Messaggio alla città: «La Bolla dono unico per gli aquilani»

L’AQUILA. «Se saremo fedeli alla grazia della Perdonanza, anche questa chiusura della monumentale basilica di Collemaggio costituirà un tratto pasquale, quindi, sofferto e maturante, del nostro...

L’AQUILA. «Se saremo fedeli alla grazia della Perdonanza, anche questa chiusura della monumentale basilica di Collemaggio costituirà un tratto pasquale, quindi, sofferto e maturante, del nostro itinerario di santità. L’inagibilità di questa bellissima “chiesa fatta di pietre” ci chiama a lavorare ancora più intensamente, per dilatare e consolidare la Chiesa-comunione, fatta di persone».

Questo un passaggio del messaggio dell’arcivescovo dell’Aquila Giuseppe Petrocchi, che si rivolge all’arcidiocesi a pochi giorni dall’inizio della 719ª edizione della Perdonanza Celestiniana. In relazione alla chiusura della basilica per un «concreto pericolo» di crolli in caso di nuove scosse sismiche, Petrocchi invita a impegnarsi ancora di più per cogliere al meglio il significato spirituale dell’evento celestiniano.

«Nella più importante testimonianza agiografica sul Santo, quella che è ormai da tutti conosciuta come Vita C, scritta da due compagni di Pietro del Morrone, Bartolomeo da Trasacco e Tommaso da Sulmona», scrive Petrocchi, «si afferma che Celestino V concesse un grande perdono non solo nel giorno della sua coronazione, ma anche nel giorno ottavo di quell’evento solennissimo.
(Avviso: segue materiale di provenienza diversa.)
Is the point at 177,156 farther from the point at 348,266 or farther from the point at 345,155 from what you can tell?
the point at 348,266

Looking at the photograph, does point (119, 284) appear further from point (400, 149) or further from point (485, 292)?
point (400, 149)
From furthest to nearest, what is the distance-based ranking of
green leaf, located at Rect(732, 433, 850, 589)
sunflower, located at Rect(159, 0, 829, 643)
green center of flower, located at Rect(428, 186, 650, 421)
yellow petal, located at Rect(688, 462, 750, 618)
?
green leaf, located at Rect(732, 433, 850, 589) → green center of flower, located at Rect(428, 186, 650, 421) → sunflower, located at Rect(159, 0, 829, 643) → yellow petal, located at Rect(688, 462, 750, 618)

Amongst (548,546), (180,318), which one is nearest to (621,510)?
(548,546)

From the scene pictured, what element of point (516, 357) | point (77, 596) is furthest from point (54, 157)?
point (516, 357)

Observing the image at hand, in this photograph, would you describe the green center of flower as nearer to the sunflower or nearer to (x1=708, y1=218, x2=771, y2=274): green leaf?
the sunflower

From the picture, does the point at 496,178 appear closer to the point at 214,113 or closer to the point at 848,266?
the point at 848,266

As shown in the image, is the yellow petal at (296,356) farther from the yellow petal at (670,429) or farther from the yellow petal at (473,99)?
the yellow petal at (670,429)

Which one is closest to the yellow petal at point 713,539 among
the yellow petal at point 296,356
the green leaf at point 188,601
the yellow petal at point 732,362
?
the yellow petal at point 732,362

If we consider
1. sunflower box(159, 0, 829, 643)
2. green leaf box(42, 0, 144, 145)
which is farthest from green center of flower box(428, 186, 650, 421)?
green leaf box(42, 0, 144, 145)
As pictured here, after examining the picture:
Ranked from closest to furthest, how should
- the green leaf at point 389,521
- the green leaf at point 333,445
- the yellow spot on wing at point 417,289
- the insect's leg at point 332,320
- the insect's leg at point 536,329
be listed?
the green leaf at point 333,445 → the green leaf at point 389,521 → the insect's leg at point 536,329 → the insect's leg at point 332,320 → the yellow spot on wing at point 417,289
Egli aprì – dicono ancora i due biografi – il tesoro della misericordia, che Cristo gli aveva affidato, e ne dispensò con grande larghezza a tutti coloro che si erano confessati e veramente pentiti: molti, udendo che il padre delle misericordie aveva aperto il tesoro della misericordia, accorsero da lontano, desiderosi di potersi abbeverare a tale fonte. Quella celebrazione, secondo il volere dell’anziano Pontefice, avrebbe dovuto ripetersi ogni anno, come puntualmente avviene ormai da più di sette secoli. Papa Celestino fu dunque – e tale si mostrò al mondo – vero dispensatore della misericordia di Dio. Egli era ben consapevole che l’amore di Dio ci precede, perché «non siamo stati noi ad amare Dio, ma è lui che ha amato noi e ha mandato il suo Figlio come vittima di espiazione per i nostri peccati. Siamo ancora oggi depositari di questo inestimabile dono celestiniano: infatti, la Bolla Inter sanctorum solemnia, con la quale il Papa proclamava il grande perdono, è sempre rimasta all’Aquila, poiché i nostri predecessori rifiutarono di aderire all’intimazione di Bonifacio VIII che ne richiedeva l’immediata riconsegna. Tale inesauribile fonte di “grazia” costituisce per tutti gli aquilani un privilegio unico, ma anche una grande responsabilità, perché il dono ricevuto si trasformerebbe in condanna qualora non lo valorizzassimo appieno».